もちろん、それまでにも色んなバンドでプレイしてきたし、友達のミュージシャンのサポートするのも大好きだったし、バック・コーラスとしてライヴでもスタジオでも色んな人の作品に何年も参加させてもらってた。ただ、音楽関係以外にもいろんな特殊な職業にもついていたんです。花屋で働いてたこともあるし、アメリカ自然史博物館や写真館だったり、それまであらゆる職場を経験しているんだけど……どの仕事もシンガー・ソングライターになるための繋ぎみたいな気持ちではなくて、自分が生活していくための糧を稼ぐための手段として真剣に向き合ってきたんです。それが2021年に『An Overview on Phenomenal Nature』を出したことがきっかけで、劇的な変化が訪れたという……それこそ予想外の展開で、自分では全然予測してなかった。あの流れに関しても本当に、自分が歩みを進めていく中で偶然辿り着いてしまった、みたいな感じ。本当に、何年もかけてじっくりコツコツとここまで歩みを進めてきたみたいな……もともと好奇心旺盛なこともあり、色んな職業を経験してようやくミュージシャンに辿り着いて現在に至っているというか。
──音楽以外の仕事について、《The New Yorker》の編集部やファーマーズマーケットでも働いていた経験もあると聞いています。

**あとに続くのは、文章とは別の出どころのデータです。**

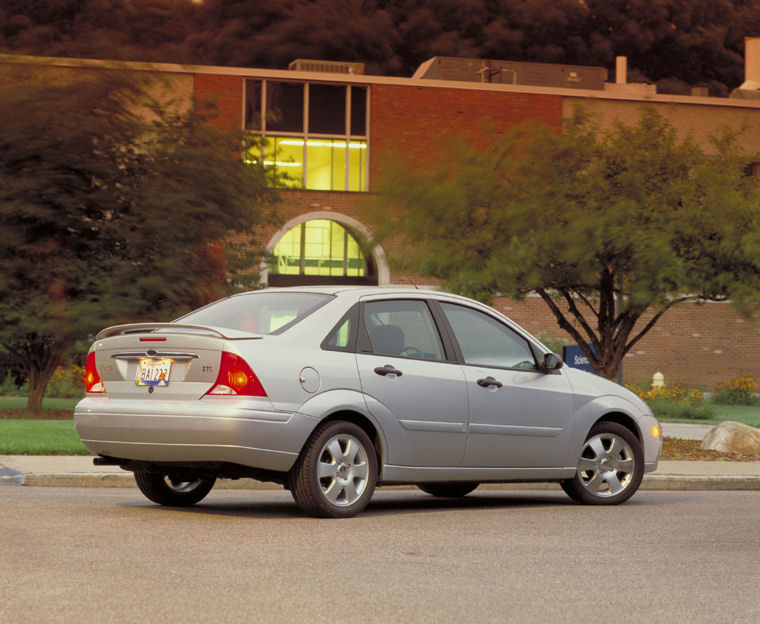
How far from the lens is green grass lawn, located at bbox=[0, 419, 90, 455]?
1567cm

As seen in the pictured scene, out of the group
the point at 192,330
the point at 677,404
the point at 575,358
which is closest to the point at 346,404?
the point at 192,330

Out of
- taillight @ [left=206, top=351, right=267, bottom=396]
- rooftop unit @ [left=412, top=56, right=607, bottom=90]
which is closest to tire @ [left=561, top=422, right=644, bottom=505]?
taillight @ [left=206, top=351, right=267, bottom=396]

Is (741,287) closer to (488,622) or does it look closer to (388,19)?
(488,622)

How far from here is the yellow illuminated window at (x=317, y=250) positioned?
2100 inches

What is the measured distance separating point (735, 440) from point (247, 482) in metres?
8.69

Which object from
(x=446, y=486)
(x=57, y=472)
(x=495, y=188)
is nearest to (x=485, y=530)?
(x=446, y=486)

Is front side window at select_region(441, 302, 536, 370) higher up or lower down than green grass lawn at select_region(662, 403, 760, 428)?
higher up

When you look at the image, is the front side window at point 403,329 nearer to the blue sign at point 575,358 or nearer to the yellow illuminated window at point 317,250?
the blue sign at point 575,358

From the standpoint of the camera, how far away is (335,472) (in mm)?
9773

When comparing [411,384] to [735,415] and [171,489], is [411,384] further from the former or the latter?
[735,415]

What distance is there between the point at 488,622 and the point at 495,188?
14445 millimetres

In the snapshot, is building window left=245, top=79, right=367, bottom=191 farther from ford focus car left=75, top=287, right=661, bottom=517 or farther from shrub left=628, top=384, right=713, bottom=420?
ford focus car left=75, top=287, right=661, bottom=517

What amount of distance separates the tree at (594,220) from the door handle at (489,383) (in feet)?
26.1

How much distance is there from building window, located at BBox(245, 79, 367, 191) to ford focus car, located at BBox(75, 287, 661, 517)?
41.4 m
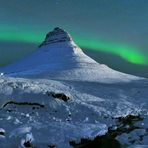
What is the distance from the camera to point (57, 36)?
355 ft

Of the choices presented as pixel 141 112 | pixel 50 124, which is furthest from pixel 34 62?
pixel 50 124

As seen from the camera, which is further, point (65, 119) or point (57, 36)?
point (57, 36)

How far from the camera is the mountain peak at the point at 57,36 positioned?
103 m

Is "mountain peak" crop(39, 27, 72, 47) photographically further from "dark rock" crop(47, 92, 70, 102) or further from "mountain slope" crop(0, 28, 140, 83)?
"dark rock" crop(47, 92, 70, 102)

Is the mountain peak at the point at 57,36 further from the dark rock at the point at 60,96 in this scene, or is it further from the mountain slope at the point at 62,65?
the dark rock at the point at 60,96

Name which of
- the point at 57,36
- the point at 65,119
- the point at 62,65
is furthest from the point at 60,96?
the point at 57,36

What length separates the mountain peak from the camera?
4063 inches

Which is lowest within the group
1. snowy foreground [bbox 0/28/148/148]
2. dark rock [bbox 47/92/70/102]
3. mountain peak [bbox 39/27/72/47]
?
snowy foreground [bbox 0/28/148/148]

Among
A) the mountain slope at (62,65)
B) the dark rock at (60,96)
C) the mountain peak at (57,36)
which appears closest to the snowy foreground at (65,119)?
the dark rock at (60,96)

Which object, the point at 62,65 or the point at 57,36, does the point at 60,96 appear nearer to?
the point at 62,65

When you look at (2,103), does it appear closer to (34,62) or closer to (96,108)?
(96,108)

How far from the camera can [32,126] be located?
20.0m

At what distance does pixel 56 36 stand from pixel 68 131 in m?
90.4

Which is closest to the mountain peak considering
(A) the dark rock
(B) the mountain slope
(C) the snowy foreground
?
(B) the mountain slope
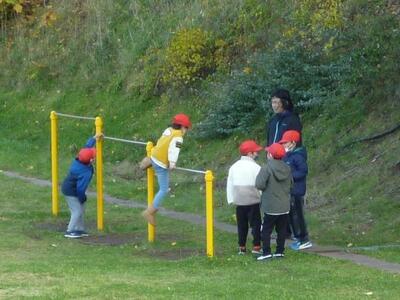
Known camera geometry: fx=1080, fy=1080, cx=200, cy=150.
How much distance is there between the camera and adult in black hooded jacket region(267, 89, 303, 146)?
1329 cm

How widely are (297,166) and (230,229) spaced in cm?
236

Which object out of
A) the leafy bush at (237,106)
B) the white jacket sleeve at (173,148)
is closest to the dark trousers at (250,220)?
the white jacket sleeve at (173,148)

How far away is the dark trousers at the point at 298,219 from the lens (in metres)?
13.0

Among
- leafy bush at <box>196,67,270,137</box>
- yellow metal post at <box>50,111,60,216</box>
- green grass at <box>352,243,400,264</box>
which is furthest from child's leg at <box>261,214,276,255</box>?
leafy bush at <box>196,67,270,137</box>

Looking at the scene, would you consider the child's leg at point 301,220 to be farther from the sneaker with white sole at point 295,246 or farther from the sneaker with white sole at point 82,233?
the sneaker with white sole at point 82,233

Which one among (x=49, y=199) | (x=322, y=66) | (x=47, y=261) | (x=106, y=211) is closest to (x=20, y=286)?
(x=47, y=261)

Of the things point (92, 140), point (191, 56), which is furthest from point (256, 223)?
point (191, 56)

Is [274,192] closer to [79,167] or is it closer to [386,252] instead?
[386,252]

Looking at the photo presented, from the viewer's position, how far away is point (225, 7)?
23141 mm

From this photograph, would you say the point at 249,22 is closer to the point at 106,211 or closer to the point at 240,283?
the point at 106,211

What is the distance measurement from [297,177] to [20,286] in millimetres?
3813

C:花屋で働いてるときのことについて書いた曲もあるくらい、仕事は間接どころか自分の音楽に直結していますね(笑)。もともと自分がこれまでついて来た仕事のどれも自分にとって思い入れがあるもので、いい加減な気持ちでその職業についたことは一度もなくて。自分がこれまで働かせてもらってきた職場のすべてに対して、その空間にいさせてもらってるだけでも自分はなんて恵まれてるんだろうって常に感じてたし、そこでの自分の役目が何であれ、それこそトイレ掃除ですら心を込めてやらないと気が済まない性格なんです。だから花屋でたった今会ったばかりのお客さんにブーケを作るときにも真心を込めるし、同じように大勢のお客さんの前で歌うときでも真摯な気持ちで向かう、今この瞬間に自分にできるすべてを捧げたいって思ってしまう……それは曲を書いてるときでも仕事でも同じ。いい加減な気持ちではできないですね。花屋に勤務してるときなんかは、色んな仕事がある中でも主に販売と接客を担当してたんだけど、一日中たくさんの色とりどりの美しい花に囲まれて、それが一日の終わりに自分の深層心理の奥深くに入り込んで、「お客さま、今日はいかがなさいましょうか?」って夢の中でも接客していたくらい(笑)。サービス業って、日々そういう細々した繰り返しの積み重ねなわけじゃない? ただ、その何気ない繰り返しの中に美しい瞬間が込められている…… その繰り返しの中に人の心と心が触れ合う美しい瞬間であり大切な交流が行われてる気がして、花屋で働いた経験が自分にとってすごく特別だった理由はまさにそこなんです。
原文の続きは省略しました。